Ask Excel to plot a line of best fit (which it may well do automatically).

Enquire from Excel the numbers for that line.

Example below.

Here is an example I made this morning.  I found a correlation of 0.888 between the divorce rate and smoking – both are rising. I do not need to know any stats, only how to use Excel, and you can flounder through that once you’ve seen what I produced – choosing the chart type, changing the scales, labelling the axes – none of this is difficult.

The nearer the R2 is to one the greater the correlation (it measures how close the data points are to the line in a clever way)1. Interpretation depends on context and purposes (wiki).

Y-axis data from https://www.infoplease.com/us/marital-status/marriages-and-divorces-1900a2012

X-axis data from https://www.cdc.gov/tobacco/data_statistics/tables/trends/cig_smoking/index.htm

For other correlations that might make you grin—or wince—see sites such as this one and this one. Mark Wilson shows powerful correlation between divorce in Maine and the (Maine implied) consumption of margarine, and then between the age of Miss America and a particular class of steamy murders. Simply because he can. The second site correlates death with unlikely events  – the sort of thing I’d have set as a homework if still in daily teaching2. Go on, you produce one and share it; I’ll add it in here.

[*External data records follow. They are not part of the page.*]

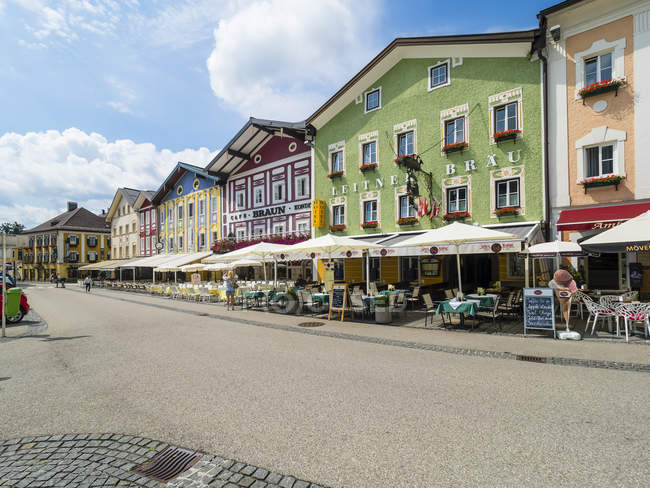 Austria, Mondsee, row of houses with restaurants in the foreground — Stock Photo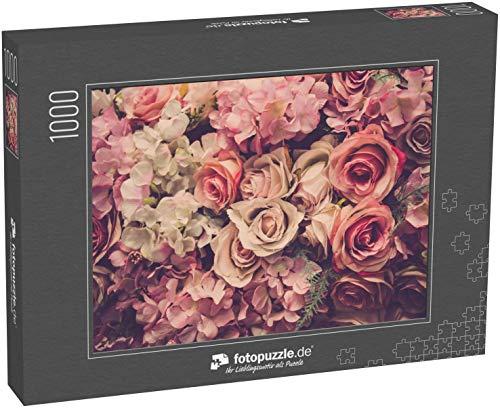 Puzzle 1000 Teile Rosa Rosen im Hintergrund. Retrofilter - Klassische Puzzle, 1000 / 200 / 2000 Teile, edle Motiv-Schachtel, Fotopuzzle-Kollektion 'Flora'
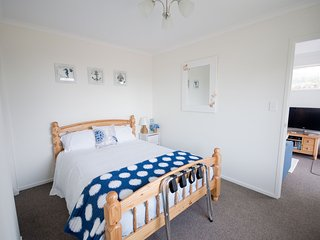 """"""" YOU WILL LOVE """" this NEW 1 bed self contained studio, set in a peaceful garden - Whangarei vacation rentals"""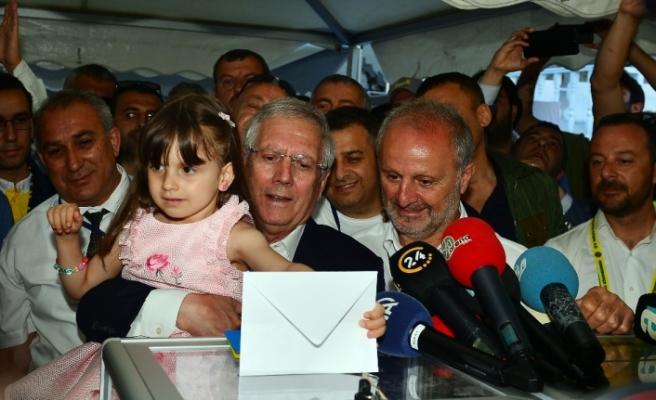 Aziz Yıldırım ve Ali Koç oylarını kullandı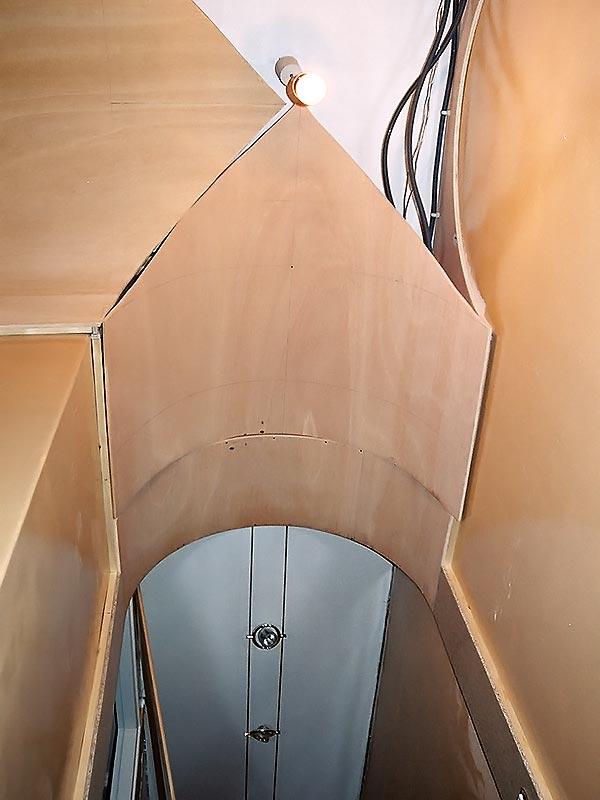 Mise en place des arches en ogives faites en contreplaqué cintrable.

You do not seriously think these things are connected, do you? If you did, which way round would you express the connection? Is it the divorce that causes the smoking, or the smoking that causes the divorce? Is it the margarine that causes divorce in Maine or the other way about? As for Miss America....

The lesson is that Correlation does not imply Causation.

Even something that short is too difficult for some, so, if you need to, sit and say it to yourself a few times. I think I’d get a Stats class to do this primary school activity only after they’d shown they still were falling for confusing the two. it is not true to reduce this to “Correlation is not causation”. Wikipedia quotes Edward Tufte in suggesting that we need to add “but it sure is a hint”.

The causes of the logical error lie in how we view A~B, indicating a connection. Using the symbol => for ‘causes’ and hence <= for ‘is caused by’ the cases include (I hope to have been exhaustive):

A=>B                       Speed on the road causes death. No; excessive speed causes death rather than injury if/when an accident occurs.

A<=B                        As wiki says, economic growth slows when state debt rises over 90%.        Deciding that high debt causes slow growth is wrong. We can argue that slow growth causes growth to increase.

A<=>B                      either at the same time or in turn (A makes B happen, which makes A happen...) E.g. Pythagoras works, so it is a right angled triangle. Since it is a right-angled triangle Pythagoras applies.

C=>A  and C=>B    consequences of a common cause. Spring causes flowers to bloom and storks to fly. That does not mean that the storks affect the flowers. Or the flowers, the storks. The wiki article has good examples that typify the sort of thing ‘we’ think we have read: Sleeping with one's shoes on is strongly correlated with waking up with a headache; Young children who sleep with the light on are much more likely to develop myopia in later life; Since the 1950s, both the atmospheric CO2 level and obesity levels have increased sharply.  I do hope you didn’t read causation into those statements.

A=>C and B=>C      They both cause C to happen. They may not even be correlated.  Starvation causes death; War causes death. War and starvation may cause each other sometimes, but not always..

A=>C=>B                  C is an intermediate state. Too often I have seen and heard arguments, where the connection is correlation A to C and C to B, that A causes C. Unlikely to be true.

And there is coincidence, where the original premise A~B is untrue. See the mountain-shaped graph at the foot of this page.

Particularly, let us be clear that A causing B is not automatically exhaustive (all A cause all B) It may well be true that all A cause B, but that doesn’t mean the only way for B to occur is through A happening.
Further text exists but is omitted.